Doze álbuns, muitos hits, alguns anos e milhares de looks depois, atualizada, reconfigurada, moderna, na ativa e com os pulmões a pleno vapor para projetar uma das vozes mais extravagantes da MPB, a cantora predileta de nomes como Tim Maia, Emílio Santiago e Ângela Maria, e que arrancou elogios inflamados de gente como Roberto Carlos e Caetano Veloso (em seu livro “Verdade Tropical”, Cia das Letras, 1988, o compositor baiano escreveu: “Rosana é uma das maiores cantoras brasileiras, capaz de superar uma Elis Regina), lança o terceiro single autoral pelo selo Lab344 – na sequência de “Eu Bem que Te Avisei”  (Sergiopí e Bombom) e “Feitiço” (também feito sob medida para ela por Leoni e Cris Braun). “Wonder Woman” traz a força do soul que corre nas veias dela – ouça aí e diga se dá para comparar com qualquer outra coisa vigente no mercado brasileiro.

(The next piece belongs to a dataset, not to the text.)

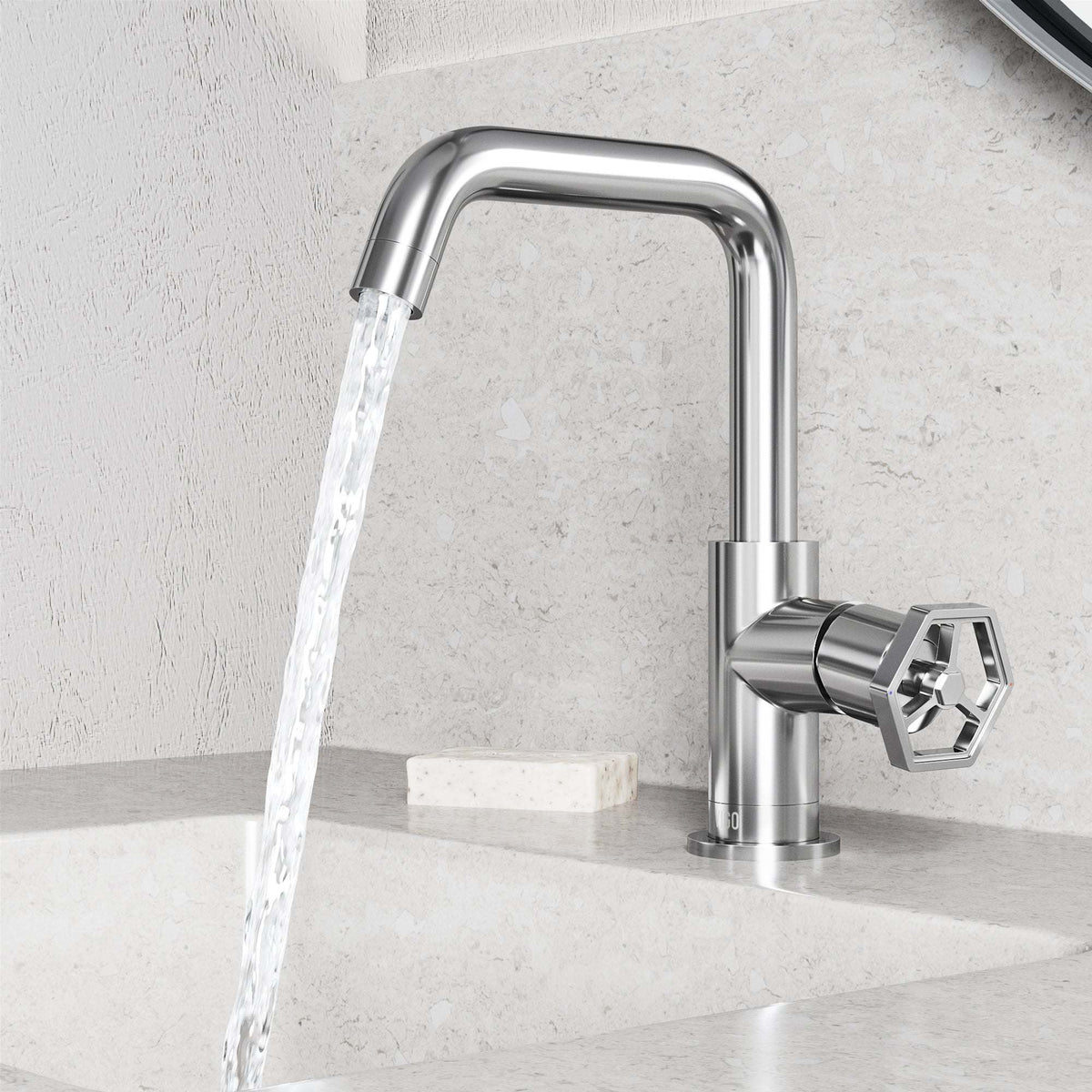 Chrome faucet with lever handle and drip-free ceramic disc cartridge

Rosana emplacou mais de 20 músicas de novelas só na Rede Globo (Foto: Divulgação)

Madura, platinada e bem cuidada, com cintura à mostra (a idade ela não revela), ela dispara num dos versos do novo trabalho:

Ser Wonder Woman todo santo dia/Juro que é difícil demais/ Pode crer que uma super-heroína/ Não tem um segundo de paz – Rosana

Aliás, feminismo e discriminação de gênero são alguns dos temas abordados por uma contemporânea Rosana, que encomendou a nomes como Zeca Baleiro, Hildon, Jorge Vercilo e Gabriel Moura, letras anti-misógenas, anti-homofóbicas e anti-racistas, e traz a participação especialíssima de seu filho, o rapper Fiengo (sobrenome de Davi, que divide os vocais com ela no primeiro single).

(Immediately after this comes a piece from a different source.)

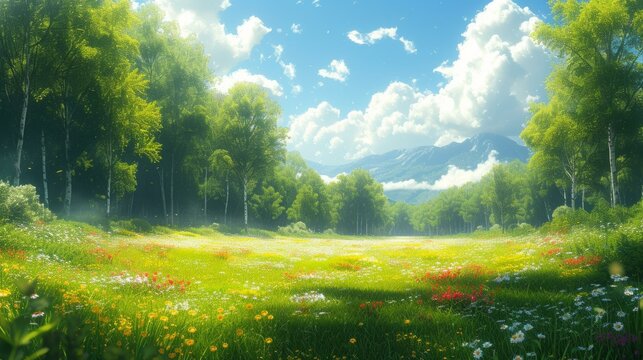 Colorful flowers and green trees in a beautiful summer landscape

Para muito além dos vocais poderosos, em outro verso de “Wonder Woman” (composta por Cris Delanno, Alex Moreira e Gabriel Moura, com produção de Sergiopí e Hiroshi Mizutani), por exemplo, ela não desafina na hora de botar a boca no trombone:

Todas as mulheres, todo tom de pele/ Trans, gays ou cis/ Todas elas sofrem, cada uma delas/ Quer ser independente e feliz (…)

Não é incorreto dizer que essa paulistana do Brás foi um dos maiores fenômenos de execução radiofônica e televisiva na transição dos anos 80 para os 90 e até os 2000 (era pré-internet, sem compras de likes ou seguidores). “Eram tempos de trabalho pesado, orgânico, sem fake news (risos). Eu acordava às 4h, porque às 6h tinha que fazer divulgação nas rádios de todo o país, cantar ‘Nem um Toque’ ao vivo do Oiapoque ao Chuí, fazer todos os programas de televisão, regionais e nacionais. Quando veio a carreira internacional, foi a mesma coisa”, lembra a intérprete que quase 30 anos atrás já estava flertando com a digitalização ao gravar um álbum inteiro com Ronnie Foster (produtor de nomes como Whitney Houston e Stevie Wonder) em Los Angeles.

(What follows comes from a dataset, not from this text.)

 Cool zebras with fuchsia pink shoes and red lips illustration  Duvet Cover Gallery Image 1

Rosana volta como uma deusa e lança “Wonder Woman”, faixa politizada, anti-misoginia e anti-transfobia do novo álbum

Rosana_na revista POP-SE_(Foto: Victor Affaro)

Fã de Janis Joplin, Tina Turner, Gladys Knight e Aretha Franklin, com técnica e vozeirão de diva americana, a artista emplacou mais de 20 temas de novelas só na Rede Globo, vendeu mais de 5 milhões de cópias, influenciou toda uma geração de garotas que cortavam os cabelos em franjinha como os dela e mimetizavam seus looks até ela ter que abrir a própria grife. Ganhou discos de ouro no México e em Portugal e tem dúzias de músicas na boca do povo. Mas o tempo verbal “foi” vende uma ideia equivocada de algo que já passou.

Por falar em felicidade, ela encontrou a dela do outro lado do Atlântico. Pergunto sobre o amor secreto na Europa (Rosana vai à Suiça religiosamente todos os anos). “Estamos bem, administrando o tempo e a distância. Às vezes ele vem, às vezes eu vou.”